Teyla hopped off the rail and stood over Karessa. “I heard what you did to Kelsie.” Being shorter than everyone was another thing that sucked. You were always being talked down to. Karessa looked away. “Forget about wrong, that was stupid. She could’ve had you killed, you know. And your family. And no one would even know it happened.”
“But she wouldn’t.”
“Yeah,” Teyla sighed. “Kelsie looks like a cat but she acts like a puppy. Just makes you all the more awful.”
“You hear to guilt trip me? I’ve got enough of feeling bad these days without your help so if that’s all you’re here for I’m just gonna go inside now.”

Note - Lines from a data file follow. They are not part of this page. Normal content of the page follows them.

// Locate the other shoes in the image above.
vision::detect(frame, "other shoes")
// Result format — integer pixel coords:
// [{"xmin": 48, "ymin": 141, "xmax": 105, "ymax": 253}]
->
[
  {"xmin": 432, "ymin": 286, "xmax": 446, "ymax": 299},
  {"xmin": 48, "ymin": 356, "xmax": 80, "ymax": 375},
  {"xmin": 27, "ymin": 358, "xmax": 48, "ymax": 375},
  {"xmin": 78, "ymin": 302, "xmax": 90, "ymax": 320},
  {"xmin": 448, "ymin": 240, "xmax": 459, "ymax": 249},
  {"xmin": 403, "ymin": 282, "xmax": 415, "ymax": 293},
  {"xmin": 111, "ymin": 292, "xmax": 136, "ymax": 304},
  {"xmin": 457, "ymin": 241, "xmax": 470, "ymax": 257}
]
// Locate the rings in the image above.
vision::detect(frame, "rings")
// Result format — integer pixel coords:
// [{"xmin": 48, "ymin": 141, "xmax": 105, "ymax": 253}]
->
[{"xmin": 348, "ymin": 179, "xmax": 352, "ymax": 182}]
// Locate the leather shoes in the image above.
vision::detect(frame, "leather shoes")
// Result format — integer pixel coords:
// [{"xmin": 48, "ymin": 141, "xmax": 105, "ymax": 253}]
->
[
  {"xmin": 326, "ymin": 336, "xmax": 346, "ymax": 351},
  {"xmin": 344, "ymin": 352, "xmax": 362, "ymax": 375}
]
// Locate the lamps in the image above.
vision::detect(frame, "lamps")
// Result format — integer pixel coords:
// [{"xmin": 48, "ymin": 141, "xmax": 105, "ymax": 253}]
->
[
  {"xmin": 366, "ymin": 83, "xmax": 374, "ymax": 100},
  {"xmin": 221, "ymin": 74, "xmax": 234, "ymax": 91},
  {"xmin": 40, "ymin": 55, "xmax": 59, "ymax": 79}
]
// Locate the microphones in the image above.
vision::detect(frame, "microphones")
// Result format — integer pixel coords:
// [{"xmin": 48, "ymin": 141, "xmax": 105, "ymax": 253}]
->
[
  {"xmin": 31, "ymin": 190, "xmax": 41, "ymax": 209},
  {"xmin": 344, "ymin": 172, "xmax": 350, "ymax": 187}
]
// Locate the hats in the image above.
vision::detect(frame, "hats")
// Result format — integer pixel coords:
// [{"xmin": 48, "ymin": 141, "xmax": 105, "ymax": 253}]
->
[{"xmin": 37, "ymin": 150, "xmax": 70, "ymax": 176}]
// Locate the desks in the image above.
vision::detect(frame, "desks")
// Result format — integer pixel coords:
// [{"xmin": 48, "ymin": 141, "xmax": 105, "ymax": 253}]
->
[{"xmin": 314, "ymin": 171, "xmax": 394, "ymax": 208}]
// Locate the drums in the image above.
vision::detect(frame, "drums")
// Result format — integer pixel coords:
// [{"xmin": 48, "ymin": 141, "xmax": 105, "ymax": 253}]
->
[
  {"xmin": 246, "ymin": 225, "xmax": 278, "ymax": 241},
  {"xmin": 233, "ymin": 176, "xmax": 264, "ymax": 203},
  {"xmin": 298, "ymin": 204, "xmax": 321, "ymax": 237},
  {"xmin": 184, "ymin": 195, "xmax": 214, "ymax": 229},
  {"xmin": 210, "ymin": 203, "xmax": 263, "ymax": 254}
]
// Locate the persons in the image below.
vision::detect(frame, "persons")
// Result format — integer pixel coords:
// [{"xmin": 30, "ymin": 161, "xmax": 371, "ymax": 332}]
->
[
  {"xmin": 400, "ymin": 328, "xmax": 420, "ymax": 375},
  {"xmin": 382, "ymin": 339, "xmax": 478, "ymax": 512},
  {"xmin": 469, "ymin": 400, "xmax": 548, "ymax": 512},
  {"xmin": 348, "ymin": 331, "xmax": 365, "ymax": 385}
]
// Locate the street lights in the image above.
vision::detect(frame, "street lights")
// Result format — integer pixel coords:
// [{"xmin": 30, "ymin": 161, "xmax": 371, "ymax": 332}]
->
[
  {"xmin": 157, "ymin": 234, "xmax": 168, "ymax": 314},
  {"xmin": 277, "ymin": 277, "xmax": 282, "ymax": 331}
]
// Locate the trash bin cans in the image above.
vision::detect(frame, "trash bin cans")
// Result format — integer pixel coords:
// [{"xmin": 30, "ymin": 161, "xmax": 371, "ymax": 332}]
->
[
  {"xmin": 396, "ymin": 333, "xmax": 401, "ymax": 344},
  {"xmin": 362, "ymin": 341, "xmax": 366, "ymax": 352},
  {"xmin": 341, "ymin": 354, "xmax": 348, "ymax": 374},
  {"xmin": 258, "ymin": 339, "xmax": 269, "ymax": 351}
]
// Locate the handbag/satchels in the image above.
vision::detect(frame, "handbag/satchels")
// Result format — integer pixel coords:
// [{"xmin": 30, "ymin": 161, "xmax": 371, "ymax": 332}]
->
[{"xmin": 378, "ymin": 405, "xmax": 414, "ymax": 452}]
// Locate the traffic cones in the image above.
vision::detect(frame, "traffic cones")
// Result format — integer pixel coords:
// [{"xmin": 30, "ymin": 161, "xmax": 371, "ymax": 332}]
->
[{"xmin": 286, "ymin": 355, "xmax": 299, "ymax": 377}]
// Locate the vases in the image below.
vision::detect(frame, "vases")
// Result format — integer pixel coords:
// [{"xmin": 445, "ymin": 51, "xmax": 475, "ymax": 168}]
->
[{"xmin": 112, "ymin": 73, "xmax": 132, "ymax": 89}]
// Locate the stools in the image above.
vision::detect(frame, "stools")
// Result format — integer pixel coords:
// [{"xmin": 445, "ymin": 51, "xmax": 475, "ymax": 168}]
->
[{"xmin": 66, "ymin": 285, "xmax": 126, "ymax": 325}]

“I heard about that. I wanted to tell you Lawrence was awful – I stopped going to Assembly for a reason. But you wouldn’t have believed me.”
“And you didn’t even try?” Karessa snapped. But Teyla was right. She wouldn’t have believed her.
“Look. I’m sorry. That was…unkind of me. It’s disgusting how privileged trash like Lawrence Dufton just do whatever they want with no consequences.” Teyla took a step forward. “That kind of power, it has to be earned. It’s not something you just get because mommy and daddy are rich.”
“Right,” Karessa said, leaning back a bit, “you’ve been a bit…spooky…these days. What’s that about?”
Teyla leaned forward. “That’s actually why I’m here. To show you.”
“Heh, well, I’m flattered, but –”
“Revenge,” she said. “I’m offering you revenge.”
“Against Lawrence?” The avayla nodded. “H-how? What kind of revenge?”
“I have power now.”
“What kind of power? Were from? Look, I know we’re almost friends or whatever, but people in black cloaks offering me power is just a little…”
“Do you want it, or not?” Teyla put her hands on her hips. “Look, I’ll be honest. Revenge probably won’t make you happy, but it’ll dull the hurt. Do you want it, or not?”
Karessa didn’t recognize the person she saw behind Teyla’s beady eyes. She knew she was making the wrong decision. But she made it anyway. “Of course.”